Kemudian kapal layar bergerak perlahan menjauhi pelabuhan menuju kemuara laut. Tampak perempuan yang bergaun hitam bergaya victoria tersebut menjadi sangat kontras ditengah tumpukan salju yang memutih. Lambaian tangannya terlihat melemah dengan air mata yang terus membasahi pipinya. Kulambaikan tanganku terus sampai Pruistine menghilang dari pandanganku. Kukuatkan diriku untuk berbalik menghadap haluan layar. Tujuan kapal dan impianku menyatu dimana kapal layar ini nantinya berlabuh. Selamat Tinggal Pruistine, hanya hatiku yang bisa berkata-kata. Rumah terapung  disepanjang kiri dan kanan sungai terlihat membeku, seperti keadaan hatiku dan Pruistine saat ini.

Lebih dari separuh hidupku telah kuhabiskan untuk berlayar. Sebagai seorang pelaut dengan pengalaman yang sudah banyak makan asam garam dilapangan dengan pangkat kapten, tentunya keahlianku sudah diakui masuk dalam jajaran perwira tinggi militer angkatan laut.  Beberapa misi pelayaran penting kedepan kuyakini akan bisa membawaku menjadi seorang kapten kapal di Royal Navy [1] Kerajaan Inggris yang sangat disegani. Sebuah jabatan bergengsi dan diidamkan seluruh pelaut Inggris dan merupakan simbol kebanggan rakyat Inggris. Pengalaman-pengalaman berlayarku berikutnya tentunya akan lebih meningkatkan kemampuanku dalam menakhodai kapal layar kerajaan Inggris apapun kepentingan negara nantinya. 

 

Sekali lagi. Tuan Stewart Bristol, kadang orang-orang kapal layar memanggilku, sekaligus untuk menandai dengan orang lain yang nama belakangnya serupa. Disiplin adalah satu kata yang kuperlukan saat berlayar. Tempaan bertahun-tahun dilautan menuntutku untuk bekerja secara cekatan, efisien dan detil. Tindakan ceroboh tanpa perhitungan akan menimbulkan banyak kerugian. Pertaruhannya adalah tenggelamnya kapal sekaligus hilangnya seluruh nyawa yang ada, sehingga wajar saja untuk nakhoda berpengalaman akan dibayar lebih dari layak dan dapat hidup berkecukupan di negeriku Inggris.

 

Hal yang sangat dikhawatirkan oleh Pruistine istriku sebelumnya dan mungkin saat ini. Dipastikan tidak kurang dari 10% keseluruhan awak kapal akan kehilangan nyawa dilaut. Sejatinya keselamatan pelayaran akan sangat tergantung atas kebaikan Tuhan. Berbagai hal yang tidak terduga bisa terjadi, seperti kebocoran kapal ditengah laut, diserang perompak dan berbagai penyakit dalam perjalanan adalah merupakan perantara malaikat pencabut nyawa yang paling efektif bagi setiap pelaut.

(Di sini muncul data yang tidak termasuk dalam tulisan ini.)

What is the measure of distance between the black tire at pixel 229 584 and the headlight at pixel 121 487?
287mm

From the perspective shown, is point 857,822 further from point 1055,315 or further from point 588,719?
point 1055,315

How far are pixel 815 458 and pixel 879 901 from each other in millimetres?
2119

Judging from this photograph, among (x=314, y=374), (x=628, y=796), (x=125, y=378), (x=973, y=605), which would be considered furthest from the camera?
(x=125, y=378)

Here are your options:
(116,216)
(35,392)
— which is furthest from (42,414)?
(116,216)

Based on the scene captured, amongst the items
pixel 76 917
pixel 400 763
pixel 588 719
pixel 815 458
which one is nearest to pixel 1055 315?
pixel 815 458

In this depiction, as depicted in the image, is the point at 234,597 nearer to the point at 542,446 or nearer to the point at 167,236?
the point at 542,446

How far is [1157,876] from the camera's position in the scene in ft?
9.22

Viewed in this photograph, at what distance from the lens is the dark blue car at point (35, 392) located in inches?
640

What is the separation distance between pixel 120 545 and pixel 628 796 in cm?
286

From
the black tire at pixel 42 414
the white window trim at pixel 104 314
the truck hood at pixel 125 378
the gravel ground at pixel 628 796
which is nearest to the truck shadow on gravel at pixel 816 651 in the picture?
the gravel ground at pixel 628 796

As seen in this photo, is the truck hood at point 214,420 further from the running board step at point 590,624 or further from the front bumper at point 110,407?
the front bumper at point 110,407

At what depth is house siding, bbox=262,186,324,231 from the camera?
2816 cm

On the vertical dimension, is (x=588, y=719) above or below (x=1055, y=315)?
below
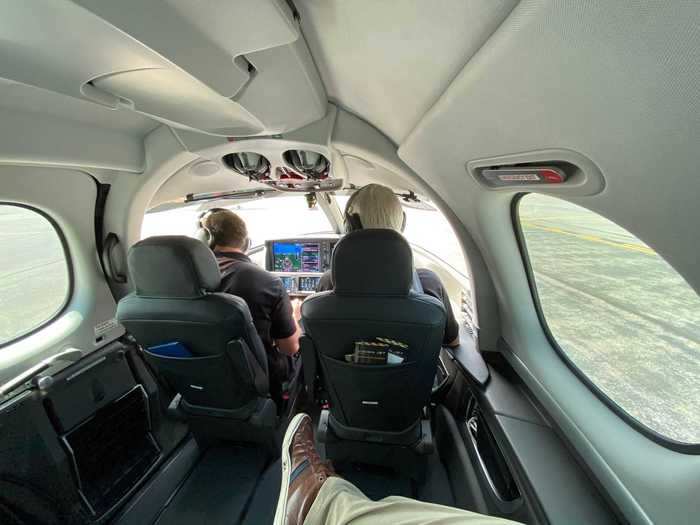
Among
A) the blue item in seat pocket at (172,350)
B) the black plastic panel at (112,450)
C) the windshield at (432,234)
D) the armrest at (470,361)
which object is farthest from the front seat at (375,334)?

Artinya seorang pelaut harus mempersiapkan diri dalam situasi dan kondisi apapun dengan baik. Itulah mengapa doa khusus yang lebih lama pasti akan di panjatkan Pruistine bagi keselamatanku dalam ibadah minggu sebelum misi pelayaran dilakukan.

 

“Arthur ... Letnan Arthur ... cukup dipanggil Arthur” seseorang mengejutkanku. Ia langsung menjabat tanganku. Suasananya terasa hangat dan seseorang yang terlihat sangat percaya diri. Suaranya terdengar jelas dan meski sedikit berat. Meskipun tatapannya matanya agak sendu tapi ekspresi wajahnya berusaha hangat dan ceria.

 

“Stewart ... Kapten Stewart”  kubalas hangat perkenalan dari seorang pemuda yang masih terlihat sangat energik itu.

 

Pemuda yang berambut hitam agak bergelombang dengan sisiran rambut tampak tersisir rapi kebelakang itu selanjutnya mengatakan

 

“Berkemampuan bercakap-cakap dalam Melayu” sambungnya penuh semangat. Sebatas yang kuketahui bahasa tersebut akan dapat dikuasai akibat gabungan dari bakat alami dan interaksi dengan pedagang-pedagang dari Malaka selama ini. Tak sempat aku membalas kata-katanya.

 

Kemudian dia melanjutkan “Dimana bumi dipijak disitu langit dijunjung,” sebuah pepatah terkenal Melayu yang sempat kubaca sebelumnya di kota Bristol, terasa sangat mengena dengan tujuan bersama kami saat ini, karena tujuan kapal yang kami tumpangi akan ketempat yang bahasa pergaulannya adalah bahasa Melayu.

 

“Menyesuaikan diri ditempat dimana kita tinggal untuk dapat bertahan hidup lebih lama,” sambungnya. Kuketahui kemudian pemuda sangat berbakat itu juga menguasai berbagai bahasa penting seperti Spanyol dan Perancis. Tentunya penguasaan bahasa Melayu yang menjadi bahasa pergaulan di Hindia Belanda akan menjadikan keberadaannya nanti akan sangat penting. Pertemuan awal yang semuanya tampak sempurna.

 

“Baru saja kembali berlayar dari Amerika” sambung pemuda 25 tahun dan tinggi sekitar 165 sentimeter tersebut terlihat plamboyan. Tinggi tidak seperti orang Eropa lainnya fikirku. Berbaju hem lengan panjang biru dengan posisi bajunya sangat rapi masuk didalam celana kain berwarna coklat.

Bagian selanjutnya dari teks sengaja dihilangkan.